- _Exercise_
In the article on carbon offsetting, what role did Saez-Gil invite Ayrey to take at Pachama?

======== Excerpt to read ========

The world’s biggest companies, from Netflix to Ben & Jerry’s, are pouring billions into an offsetting industry whose climate claims appear increasingly at odds with reality
In 2019, Elias Ayrey, an idealistic scientist freshly armed with a doctorate in forest conservation, flew from his home in Maine to California and drove deep into the woods. In a timber-framed house dwarfed by giant redwoods, he and his host sat late into the night thrashing out the blueprint for a business with real impact on climate change.
The owner of the house was Diego Saez-Gil, an Argentinian tech entrepreneur who would become chief executive of Pachama, a company that offers to help industry reduce harmful impact by offsetting fossil fuel emissions with carbon credits.
Ayrey was filled with excitement when Saez-Gil invited him to sign on as Pachama’s chief scientist. “It was beautiful,” he said.
But a year later alarm bells were beginning to sound, even as Pachama’s business boomed. Ayrey was becoming uneasy that the soaraway success was built on a fundamental conflict of interest—one that meant Pachama, far from providing a solution to climate change, was fuelling an industry fast becoming part of the problem.
When Saez-Gil’s forest home, where Ayrey’s dream began, was destroyed in a wave of wildfires made more likely, scientists said, by erratic weather linked to global warming, it could almost have been an omen. A year later, Ayrey quit.
A nine-month investigation by SourceMaterial, The Guardian and Die Zeit suggests that the flaws identified by Ayrey at Pachama—which he continues to believe is one of the more conscientious offsetters—are rife in an industry whose claims to mitigate climate change are significantly at odds with reality.
Our analysis of nearly 100 million carbon credits found that only a fraction of them resulted in real emissions reductions. It raises questions for the organisations that many of the world’s biggest companies, and the consumers who buy their products, rely on to set the standard for effective carbon offsetting—in particular the biggest of them, Verra.

======== Supplied records ========

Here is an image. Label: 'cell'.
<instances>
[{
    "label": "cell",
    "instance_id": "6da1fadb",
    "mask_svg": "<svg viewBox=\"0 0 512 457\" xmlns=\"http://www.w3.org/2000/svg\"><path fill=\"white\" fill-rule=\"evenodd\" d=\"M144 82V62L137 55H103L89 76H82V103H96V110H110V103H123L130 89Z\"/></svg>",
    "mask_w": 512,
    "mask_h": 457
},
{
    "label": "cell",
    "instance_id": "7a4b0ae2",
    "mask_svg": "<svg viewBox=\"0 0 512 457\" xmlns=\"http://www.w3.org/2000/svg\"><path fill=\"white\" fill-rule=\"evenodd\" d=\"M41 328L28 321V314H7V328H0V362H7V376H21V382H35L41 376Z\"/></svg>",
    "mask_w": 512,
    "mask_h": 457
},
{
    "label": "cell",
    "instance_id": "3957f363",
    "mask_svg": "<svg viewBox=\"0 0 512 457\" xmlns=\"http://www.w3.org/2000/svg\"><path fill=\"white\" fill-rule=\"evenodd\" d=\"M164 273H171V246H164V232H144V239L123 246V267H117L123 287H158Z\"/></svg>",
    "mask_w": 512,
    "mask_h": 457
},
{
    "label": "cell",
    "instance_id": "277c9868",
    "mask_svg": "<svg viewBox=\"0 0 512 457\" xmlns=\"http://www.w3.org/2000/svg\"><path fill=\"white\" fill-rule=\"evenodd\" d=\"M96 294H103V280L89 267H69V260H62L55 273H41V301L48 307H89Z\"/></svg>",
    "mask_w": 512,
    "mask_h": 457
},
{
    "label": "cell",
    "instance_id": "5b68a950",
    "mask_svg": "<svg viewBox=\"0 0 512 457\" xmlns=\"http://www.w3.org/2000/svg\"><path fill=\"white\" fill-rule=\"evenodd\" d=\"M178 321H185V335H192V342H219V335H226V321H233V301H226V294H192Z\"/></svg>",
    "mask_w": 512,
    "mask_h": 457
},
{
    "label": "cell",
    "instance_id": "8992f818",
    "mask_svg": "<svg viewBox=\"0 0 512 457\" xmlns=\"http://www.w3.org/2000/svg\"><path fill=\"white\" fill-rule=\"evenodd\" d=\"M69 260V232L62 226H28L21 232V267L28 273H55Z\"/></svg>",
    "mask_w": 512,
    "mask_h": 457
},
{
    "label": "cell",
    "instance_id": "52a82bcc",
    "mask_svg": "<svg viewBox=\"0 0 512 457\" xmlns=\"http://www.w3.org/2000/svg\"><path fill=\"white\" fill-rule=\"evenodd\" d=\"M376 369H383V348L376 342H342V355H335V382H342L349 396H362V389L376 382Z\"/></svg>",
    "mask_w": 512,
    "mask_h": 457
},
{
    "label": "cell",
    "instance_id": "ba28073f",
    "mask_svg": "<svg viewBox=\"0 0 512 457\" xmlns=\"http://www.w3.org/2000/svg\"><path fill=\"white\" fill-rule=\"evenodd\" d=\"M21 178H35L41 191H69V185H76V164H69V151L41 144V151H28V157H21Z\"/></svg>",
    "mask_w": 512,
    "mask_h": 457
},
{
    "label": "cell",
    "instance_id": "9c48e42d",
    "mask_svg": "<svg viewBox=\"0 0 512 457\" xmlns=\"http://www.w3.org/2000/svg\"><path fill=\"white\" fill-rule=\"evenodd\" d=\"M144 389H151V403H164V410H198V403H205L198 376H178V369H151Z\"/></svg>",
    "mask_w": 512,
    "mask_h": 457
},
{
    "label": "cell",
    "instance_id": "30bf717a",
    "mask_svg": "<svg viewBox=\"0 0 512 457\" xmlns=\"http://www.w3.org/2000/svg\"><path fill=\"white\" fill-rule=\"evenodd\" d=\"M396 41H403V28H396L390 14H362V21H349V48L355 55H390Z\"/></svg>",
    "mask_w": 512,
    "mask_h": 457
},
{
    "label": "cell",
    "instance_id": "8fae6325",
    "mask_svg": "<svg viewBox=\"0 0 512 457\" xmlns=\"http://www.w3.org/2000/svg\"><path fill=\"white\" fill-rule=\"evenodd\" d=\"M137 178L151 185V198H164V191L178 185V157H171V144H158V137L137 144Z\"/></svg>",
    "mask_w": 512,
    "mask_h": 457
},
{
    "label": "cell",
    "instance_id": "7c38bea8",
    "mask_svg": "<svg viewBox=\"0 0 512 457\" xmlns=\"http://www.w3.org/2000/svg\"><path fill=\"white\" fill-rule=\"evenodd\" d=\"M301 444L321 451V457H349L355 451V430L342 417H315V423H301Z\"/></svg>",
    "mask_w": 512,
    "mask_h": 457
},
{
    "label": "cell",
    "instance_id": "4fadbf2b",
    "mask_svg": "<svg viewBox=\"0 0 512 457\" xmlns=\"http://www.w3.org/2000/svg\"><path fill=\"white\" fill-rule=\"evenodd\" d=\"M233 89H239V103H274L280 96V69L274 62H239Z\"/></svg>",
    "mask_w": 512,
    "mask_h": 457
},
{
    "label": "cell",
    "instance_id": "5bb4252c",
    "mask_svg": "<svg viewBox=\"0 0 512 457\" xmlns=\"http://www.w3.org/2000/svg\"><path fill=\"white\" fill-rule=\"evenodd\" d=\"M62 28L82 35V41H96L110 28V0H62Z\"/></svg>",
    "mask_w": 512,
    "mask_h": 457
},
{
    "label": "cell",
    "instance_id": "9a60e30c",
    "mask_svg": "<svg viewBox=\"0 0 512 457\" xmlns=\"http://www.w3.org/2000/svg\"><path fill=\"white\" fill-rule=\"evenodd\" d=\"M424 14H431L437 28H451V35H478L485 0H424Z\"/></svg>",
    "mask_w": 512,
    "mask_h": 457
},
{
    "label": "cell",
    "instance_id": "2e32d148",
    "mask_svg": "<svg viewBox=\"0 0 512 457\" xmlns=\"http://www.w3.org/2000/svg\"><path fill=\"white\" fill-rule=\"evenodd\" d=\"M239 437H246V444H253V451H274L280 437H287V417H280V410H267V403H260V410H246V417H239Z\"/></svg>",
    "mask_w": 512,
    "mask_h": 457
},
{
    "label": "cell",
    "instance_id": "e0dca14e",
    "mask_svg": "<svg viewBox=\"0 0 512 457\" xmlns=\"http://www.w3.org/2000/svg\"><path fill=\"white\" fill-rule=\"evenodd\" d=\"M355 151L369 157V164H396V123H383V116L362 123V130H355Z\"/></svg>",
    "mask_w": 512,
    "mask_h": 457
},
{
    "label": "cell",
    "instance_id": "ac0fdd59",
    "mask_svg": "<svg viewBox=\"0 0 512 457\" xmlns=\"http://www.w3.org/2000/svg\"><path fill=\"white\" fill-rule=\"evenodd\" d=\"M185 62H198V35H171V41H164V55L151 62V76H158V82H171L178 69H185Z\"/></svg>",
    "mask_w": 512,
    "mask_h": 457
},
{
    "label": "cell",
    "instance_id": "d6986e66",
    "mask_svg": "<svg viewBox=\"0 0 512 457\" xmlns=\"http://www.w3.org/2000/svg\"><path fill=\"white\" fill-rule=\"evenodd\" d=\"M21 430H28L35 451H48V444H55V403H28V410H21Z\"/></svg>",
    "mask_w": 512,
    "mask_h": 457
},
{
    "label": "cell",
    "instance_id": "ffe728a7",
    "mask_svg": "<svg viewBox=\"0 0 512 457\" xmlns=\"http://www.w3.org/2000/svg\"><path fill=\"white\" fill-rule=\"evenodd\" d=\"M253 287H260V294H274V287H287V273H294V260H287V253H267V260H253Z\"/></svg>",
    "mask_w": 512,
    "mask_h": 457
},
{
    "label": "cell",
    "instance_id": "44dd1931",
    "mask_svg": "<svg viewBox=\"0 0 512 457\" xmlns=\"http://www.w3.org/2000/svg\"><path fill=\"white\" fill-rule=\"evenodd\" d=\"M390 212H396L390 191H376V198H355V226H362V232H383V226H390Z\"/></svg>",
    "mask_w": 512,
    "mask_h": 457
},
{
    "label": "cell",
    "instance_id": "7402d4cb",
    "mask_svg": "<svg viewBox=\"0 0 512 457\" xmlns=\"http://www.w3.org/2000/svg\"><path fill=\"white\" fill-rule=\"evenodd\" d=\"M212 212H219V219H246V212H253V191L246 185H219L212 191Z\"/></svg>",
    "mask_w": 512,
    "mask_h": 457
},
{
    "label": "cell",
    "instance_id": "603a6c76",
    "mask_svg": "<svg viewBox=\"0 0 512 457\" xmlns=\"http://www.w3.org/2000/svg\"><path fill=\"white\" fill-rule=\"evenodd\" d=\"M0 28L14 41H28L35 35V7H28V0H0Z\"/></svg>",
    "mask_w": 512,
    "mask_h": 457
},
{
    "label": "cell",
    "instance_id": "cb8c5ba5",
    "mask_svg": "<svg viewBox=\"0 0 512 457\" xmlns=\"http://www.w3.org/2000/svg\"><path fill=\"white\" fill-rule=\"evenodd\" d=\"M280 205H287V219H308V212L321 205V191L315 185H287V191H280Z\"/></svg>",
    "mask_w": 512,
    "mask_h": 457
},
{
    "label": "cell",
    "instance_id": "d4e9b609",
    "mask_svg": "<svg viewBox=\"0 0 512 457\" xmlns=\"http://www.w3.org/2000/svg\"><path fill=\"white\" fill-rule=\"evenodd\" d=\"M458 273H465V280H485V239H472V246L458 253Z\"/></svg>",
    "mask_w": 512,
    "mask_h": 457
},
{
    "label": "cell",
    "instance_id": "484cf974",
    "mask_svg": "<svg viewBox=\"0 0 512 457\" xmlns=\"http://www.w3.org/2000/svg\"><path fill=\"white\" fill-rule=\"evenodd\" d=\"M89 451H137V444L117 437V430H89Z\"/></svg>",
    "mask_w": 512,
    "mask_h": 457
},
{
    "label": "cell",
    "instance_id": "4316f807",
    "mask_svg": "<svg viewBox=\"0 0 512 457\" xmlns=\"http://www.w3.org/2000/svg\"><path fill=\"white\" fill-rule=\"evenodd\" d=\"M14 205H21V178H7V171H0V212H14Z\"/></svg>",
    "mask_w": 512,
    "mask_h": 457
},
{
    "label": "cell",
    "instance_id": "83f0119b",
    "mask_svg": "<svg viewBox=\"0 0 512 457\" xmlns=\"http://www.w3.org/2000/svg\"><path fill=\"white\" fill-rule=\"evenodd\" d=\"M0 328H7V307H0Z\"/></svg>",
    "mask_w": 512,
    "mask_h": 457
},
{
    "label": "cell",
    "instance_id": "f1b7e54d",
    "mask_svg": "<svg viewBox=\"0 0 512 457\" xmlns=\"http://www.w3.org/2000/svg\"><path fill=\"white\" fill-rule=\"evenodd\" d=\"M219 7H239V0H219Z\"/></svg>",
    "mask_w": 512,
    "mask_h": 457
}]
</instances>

========

- _Written response_
Chief scientist.